By the time Le Loup and Pooh (who eventually becomes a glamorous country singer with psychic abilities) force Sarah to attempt to walk on water for crowds of fanatical "good buddies," Sarah has become a sharply pointed swipe at America's religious devotion to sexual depravity, as well as a grotesque caricature of the overtly sensual rituals of organized worship.
Sarah's indignities are far from over, however, and his innocence is further eroded when he is forced to shave his head and work as a male prostitute in an even sleazier Boy's Town-like encampment run by an evil, pockmarked drag queen named Stacey. Luckily, just when it seems that things have gone about as far over the top as they can go, Le Roy manages to slap us with an even more absurd plot twist in a hilarious climax featuring a frenzied, east-bound-and-down truck chase through the twisting West Virginia mountains, with two gun-toting prostitutes dressed as geisha girls attempting to rescue poor Sarah from his captors in an out-of-control 18-wheeler.
Will Sarah escape to finally reconcile with his estranged mother? And what will he be wearing? By the time Le Roy careens his novel into its strange and poignant conclusion, readers will undoubtedly be ready for anything.
Sarah is often insightful and genuinely moving, and Le Roy seems particularly adept at spinning sympathetically believable characters out of a grotesquely surreal framework, as well as in nailing down the rough-hewn dialects of these hardscrabble souls. Technically, however, the novel is something of a mess, full of ragged edges, dangling plot lines and undisciplined writing.
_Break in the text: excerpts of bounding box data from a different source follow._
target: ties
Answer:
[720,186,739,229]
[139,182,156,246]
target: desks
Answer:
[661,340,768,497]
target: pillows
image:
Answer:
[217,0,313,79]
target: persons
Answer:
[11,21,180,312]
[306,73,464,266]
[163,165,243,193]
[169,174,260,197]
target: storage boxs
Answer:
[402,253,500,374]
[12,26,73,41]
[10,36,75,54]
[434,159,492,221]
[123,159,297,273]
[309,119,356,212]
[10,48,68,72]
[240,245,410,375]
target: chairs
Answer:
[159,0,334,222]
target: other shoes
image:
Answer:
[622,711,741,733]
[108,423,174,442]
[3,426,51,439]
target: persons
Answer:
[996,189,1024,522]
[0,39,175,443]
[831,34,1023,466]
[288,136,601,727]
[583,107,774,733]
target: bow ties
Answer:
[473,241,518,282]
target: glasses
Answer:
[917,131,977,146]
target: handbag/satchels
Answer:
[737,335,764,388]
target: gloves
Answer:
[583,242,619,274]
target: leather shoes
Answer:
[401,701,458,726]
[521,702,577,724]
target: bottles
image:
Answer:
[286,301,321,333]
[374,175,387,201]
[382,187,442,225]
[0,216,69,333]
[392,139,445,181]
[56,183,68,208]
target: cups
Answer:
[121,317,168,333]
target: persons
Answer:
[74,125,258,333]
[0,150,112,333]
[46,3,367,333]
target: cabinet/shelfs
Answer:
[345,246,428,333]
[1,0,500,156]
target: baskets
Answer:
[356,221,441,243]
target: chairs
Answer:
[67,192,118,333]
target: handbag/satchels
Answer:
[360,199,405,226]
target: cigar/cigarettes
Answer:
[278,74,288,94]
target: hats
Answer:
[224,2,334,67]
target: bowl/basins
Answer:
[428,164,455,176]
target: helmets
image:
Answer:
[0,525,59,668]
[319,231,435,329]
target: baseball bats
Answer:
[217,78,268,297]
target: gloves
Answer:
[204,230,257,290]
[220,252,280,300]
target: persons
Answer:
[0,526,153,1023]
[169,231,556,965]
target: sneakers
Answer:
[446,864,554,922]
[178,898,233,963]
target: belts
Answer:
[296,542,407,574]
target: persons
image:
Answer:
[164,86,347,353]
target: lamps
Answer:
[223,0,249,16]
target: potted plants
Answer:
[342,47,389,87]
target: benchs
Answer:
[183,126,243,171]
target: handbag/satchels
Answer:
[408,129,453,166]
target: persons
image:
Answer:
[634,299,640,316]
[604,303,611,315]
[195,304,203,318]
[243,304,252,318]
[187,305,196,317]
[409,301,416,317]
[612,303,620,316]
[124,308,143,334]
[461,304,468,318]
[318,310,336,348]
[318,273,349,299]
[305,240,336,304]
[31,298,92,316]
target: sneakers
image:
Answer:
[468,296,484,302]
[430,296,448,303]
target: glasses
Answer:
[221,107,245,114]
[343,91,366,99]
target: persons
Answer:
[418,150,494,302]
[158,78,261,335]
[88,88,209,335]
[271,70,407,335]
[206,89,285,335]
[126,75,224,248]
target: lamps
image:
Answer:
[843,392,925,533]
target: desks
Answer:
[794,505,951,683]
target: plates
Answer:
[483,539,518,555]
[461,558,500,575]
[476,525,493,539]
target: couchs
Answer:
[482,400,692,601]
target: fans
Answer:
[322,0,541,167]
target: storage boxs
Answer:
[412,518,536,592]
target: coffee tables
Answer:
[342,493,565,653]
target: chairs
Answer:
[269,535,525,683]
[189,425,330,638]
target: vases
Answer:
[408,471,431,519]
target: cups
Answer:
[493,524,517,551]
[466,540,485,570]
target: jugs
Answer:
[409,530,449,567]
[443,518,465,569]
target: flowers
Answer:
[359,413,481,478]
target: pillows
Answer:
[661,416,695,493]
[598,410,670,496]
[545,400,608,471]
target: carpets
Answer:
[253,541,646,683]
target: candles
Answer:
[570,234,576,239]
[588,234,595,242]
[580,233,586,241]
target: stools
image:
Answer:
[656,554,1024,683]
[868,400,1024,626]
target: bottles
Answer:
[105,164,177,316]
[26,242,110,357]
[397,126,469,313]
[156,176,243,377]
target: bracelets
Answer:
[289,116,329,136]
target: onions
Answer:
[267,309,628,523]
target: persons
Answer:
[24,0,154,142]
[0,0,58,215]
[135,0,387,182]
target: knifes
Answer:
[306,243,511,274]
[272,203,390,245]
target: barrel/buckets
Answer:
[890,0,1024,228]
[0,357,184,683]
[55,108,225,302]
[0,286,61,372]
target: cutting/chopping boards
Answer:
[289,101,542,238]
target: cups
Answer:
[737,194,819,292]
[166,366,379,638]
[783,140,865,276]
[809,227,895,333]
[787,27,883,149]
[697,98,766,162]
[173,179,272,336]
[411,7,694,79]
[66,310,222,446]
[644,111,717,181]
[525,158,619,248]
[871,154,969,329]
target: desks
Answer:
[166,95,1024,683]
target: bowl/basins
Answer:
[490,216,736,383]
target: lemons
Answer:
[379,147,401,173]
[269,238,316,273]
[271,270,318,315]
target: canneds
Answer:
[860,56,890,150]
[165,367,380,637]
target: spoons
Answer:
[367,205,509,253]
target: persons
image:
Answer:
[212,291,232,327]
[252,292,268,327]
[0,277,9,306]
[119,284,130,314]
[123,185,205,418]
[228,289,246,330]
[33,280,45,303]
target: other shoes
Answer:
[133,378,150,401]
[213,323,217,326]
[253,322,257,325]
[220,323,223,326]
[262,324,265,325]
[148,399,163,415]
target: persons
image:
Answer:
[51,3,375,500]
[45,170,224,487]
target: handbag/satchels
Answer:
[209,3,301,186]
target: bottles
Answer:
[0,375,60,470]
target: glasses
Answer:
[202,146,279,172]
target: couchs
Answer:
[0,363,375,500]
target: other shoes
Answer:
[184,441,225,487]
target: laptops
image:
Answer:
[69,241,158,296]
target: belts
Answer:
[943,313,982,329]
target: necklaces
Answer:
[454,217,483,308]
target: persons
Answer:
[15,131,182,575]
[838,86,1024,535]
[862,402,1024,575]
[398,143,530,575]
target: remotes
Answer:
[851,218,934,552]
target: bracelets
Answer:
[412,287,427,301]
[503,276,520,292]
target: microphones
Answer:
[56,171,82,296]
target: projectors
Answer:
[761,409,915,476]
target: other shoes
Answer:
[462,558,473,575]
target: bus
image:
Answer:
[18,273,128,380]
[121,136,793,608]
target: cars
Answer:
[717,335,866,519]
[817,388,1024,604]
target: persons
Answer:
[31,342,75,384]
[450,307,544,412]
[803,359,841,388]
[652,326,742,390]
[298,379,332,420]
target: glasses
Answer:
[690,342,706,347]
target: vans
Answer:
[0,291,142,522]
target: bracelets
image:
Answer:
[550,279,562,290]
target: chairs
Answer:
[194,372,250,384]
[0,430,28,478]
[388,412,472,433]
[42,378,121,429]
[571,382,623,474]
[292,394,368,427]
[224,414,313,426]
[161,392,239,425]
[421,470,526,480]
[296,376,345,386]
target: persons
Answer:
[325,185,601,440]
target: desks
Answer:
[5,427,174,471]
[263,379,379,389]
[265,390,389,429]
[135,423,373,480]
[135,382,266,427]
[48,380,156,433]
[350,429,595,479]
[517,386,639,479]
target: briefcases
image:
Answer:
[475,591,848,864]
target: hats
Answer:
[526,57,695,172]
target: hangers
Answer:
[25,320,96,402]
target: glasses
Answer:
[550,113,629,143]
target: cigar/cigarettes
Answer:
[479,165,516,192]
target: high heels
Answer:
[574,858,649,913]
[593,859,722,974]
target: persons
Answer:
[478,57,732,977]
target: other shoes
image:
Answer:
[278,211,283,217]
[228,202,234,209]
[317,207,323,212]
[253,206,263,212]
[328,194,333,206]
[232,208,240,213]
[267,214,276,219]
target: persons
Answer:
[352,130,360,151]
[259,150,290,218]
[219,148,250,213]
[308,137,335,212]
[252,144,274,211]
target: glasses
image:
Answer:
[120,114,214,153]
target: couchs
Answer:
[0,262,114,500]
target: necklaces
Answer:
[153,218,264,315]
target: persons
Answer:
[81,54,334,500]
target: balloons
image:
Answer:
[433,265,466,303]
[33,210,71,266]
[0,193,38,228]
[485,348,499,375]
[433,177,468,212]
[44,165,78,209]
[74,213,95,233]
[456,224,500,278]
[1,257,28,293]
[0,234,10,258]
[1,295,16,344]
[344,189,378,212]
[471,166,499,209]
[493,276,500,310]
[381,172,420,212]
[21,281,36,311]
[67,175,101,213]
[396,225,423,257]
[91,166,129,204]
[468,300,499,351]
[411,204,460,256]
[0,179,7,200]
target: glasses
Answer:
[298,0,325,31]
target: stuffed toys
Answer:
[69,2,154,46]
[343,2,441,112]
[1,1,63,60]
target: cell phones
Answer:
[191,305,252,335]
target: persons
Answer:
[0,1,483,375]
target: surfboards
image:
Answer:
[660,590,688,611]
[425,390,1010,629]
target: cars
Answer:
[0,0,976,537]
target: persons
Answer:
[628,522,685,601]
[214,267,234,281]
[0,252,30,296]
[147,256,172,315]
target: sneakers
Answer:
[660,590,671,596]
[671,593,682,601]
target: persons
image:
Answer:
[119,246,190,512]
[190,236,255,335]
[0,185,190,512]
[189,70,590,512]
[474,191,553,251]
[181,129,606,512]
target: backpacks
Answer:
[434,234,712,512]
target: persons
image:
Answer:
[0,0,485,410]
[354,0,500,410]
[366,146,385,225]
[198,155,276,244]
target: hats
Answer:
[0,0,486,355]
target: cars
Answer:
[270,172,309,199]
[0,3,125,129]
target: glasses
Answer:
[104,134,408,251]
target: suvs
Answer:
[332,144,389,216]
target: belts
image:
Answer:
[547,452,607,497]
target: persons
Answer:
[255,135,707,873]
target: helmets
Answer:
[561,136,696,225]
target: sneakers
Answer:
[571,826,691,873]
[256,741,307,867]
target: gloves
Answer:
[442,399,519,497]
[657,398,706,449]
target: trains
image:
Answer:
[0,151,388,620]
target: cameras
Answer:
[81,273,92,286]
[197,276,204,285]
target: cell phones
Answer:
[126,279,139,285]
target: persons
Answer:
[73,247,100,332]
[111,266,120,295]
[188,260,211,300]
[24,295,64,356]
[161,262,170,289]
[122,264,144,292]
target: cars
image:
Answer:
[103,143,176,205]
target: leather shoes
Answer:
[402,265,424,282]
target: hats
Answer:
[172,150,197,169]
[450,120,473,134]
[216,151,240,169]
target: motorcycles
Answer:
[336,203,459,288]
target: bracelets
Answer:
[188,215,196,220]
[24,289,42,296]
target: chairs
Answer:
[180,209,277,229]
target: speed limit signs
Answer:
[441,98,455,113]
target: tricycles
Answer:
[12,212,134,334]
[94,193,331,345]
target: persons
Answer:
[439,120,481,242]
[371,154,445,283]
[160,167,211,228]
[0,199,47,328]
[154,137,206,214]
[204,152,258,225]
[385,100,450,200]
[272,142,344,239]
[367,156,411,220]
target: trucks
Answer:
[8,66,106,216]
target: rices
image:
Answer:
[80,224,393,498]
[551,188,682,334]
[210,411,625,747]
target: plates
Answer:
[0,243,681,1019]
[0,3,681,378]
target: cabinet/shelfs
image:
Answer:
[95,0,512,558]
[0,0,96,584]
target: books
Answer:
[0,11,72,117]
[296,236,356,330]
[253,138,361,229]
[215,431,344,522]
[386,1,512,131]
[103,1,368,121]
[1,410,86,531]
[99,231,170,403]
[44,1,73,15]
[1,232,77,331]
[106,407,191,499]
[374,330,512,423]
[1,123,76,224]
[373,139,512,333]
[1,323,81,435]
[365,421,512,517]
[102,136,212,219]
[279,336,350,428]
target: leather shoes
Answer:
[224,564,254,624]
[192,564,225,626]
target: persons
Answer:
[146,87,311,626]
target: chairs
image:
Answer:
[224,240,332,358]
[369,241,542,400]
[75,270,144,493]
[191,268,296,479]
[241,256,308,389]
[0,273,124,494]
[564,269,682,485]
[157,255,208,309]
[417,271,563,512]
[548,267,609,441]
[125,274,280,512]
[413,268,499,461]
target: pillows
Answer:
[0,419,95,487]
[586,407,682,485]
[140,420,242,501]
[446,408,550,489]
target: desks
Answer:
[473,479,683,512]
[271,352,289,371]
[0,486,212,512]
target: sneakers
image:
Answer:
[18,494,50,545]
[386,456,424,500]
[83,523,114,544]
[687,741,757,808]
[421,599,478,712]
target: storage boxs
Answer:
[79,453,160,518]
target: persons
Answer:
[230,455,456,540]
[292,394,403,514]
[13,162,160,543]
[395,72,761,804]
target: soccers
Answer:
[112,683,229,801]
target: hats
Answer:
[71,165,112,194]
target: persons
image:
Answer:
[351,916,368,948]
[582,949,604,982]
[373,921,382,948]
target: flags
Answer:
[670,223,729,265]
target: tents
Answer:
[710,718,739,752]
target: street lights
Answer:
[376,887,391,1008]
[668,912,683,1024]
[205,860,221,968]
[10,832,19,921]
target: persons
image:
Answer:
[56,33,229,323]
Yet strangely enough, the roughshod structure of the book works to its advantage, for this is fiction crackling with the exuberance of youthful abandon, full of astringent truths and punky outrage--it seems to work almost in spite of itself.
JT Le Roy is a very young writer with an original (if still developing) voice and an appreciation for all that is freakish in the world, and with Sarah he has sent out a big 10-4 to the literary world that his is a talent to watch.